What you are asked to do
Output each of the records below character for character, leaving every line unchanged.

-------- Listed entries

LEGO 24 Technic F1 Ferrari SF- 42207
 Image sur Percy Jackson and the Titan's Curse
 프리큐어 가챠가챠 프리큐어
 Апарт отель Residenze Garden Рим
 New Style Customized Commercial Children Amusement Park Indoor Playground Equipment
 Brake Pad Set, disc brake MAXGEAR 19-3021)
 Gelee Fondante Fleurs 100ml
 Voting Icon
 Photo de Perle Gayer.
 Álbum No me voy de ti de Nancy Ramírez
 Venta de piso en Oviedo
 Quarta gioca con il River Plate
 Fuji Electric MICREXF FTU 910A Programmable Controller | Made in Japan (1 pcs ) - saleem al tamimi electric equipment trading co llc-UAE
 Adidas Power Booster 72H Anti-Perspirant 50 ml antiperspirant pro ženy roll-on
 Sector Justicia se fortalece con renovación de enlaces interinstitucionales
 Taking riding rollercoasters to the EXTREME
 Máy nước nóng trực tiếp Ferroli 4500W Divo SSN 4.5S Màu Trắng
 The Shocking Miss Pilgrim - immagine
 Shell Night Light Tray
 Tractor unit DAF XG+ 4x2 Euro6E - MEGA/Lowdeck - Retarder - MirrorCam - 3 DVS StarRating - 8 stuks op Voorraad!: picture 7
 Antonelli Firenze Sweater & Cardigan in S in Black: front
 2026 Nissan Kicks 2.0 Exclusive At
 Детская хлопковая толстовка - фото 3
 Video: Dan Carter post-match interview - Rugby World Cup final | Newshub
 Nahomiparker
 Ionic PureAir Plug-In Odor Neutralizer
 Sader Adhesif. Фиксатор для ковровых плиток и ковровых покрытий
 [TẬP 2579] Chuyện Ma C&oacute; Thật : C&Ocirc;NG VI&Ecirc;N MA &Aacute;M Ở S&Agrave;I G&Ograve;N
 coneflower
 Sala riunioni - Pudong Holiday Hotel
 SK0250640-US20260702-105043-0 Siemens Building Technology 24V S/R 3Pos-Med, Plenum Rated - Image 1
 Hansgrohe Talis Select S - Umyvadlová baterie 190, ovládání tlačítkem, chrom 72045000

----------------

Solution to the exercise
LEGO 24 Technic F1 Ferrari SF- 42207
 Image sur Percy Jackson and the Titan's Curse
 프리큐어 가챠가챠 프리큐어
 Апарт отель Residenze Garden Рим
 New Style Customized Commercial Children Amusement Park Indoor Playground Equipment
 Brake Pad Set, disc brake MAXGEAR 19-3021)
 Gelee Fondante Fleurs 100ml
 Voting Icon
 Photo de Perle Gayer.
 Álbum No me voy de ti de Nancy Ramírez
 Venta de piso en Oviedo
 Quarta gioca con il River Plate
 Fuji Electric MICREXF FTU 910A Programmable Controller | Made in Japan (1 pcs ) - saleem al tamimi electric equipment trading co llc-UAE
 Adidas Power Booster 72H Anti-Perspirant 50 ml antiperspirant pro ženy roll-on
 Sector Justicia se fortalece con renovación de enlaces interinstitucionales
 Taking riding rollercoasters to the EXTREME
 Máy nước nóng trực tiếp Ferroli 4500W Divo SSN 4.5S Màu Trắng
 The Shocking Miss Pilgrim - immagine
 Shell Night Light Tray
 Tractor unit DAF XG+ 4x2 Euro6E - MEGA/Lowdeck - Retarder - MirrorCam - 3 DVS StarRating - 8 stuks op Voorraad!: picture 7
 Antonelli Firenze Sweater & Cardigan in S in Black: front
 2026 Nissan Kicks 2.0 Exclusive At
 Детская хлопковая толстовка - фото 3
 Video: Dan Carter post-match interview - Rugby World Cup final | Newshub
 Nahomiparker
 Ionic PureAir Plug-In Odor Neutralizer
 Sader Adhesif. Фиксатор для ковровых плиток и ковровых покрытий
 [TẬP 2579] Chuyện Ma C&oacute; Thật : C&Ocirc;NG VI&Ecirc;N MA &Aacute;M Ở S&Agrave;I G&Ograve;N
 coneflower
 Sala riunioni - Pudong Holiday Hotel
 SK0250640-US20260702-105043-0 Siemens Building Technology 24V S/R 3Pos-Med, Plenum Rated - Image 1
 Hansgrohe Talis Select S - Umyvadlová baterie 190, ovládání tlačítkem, chrom 72045000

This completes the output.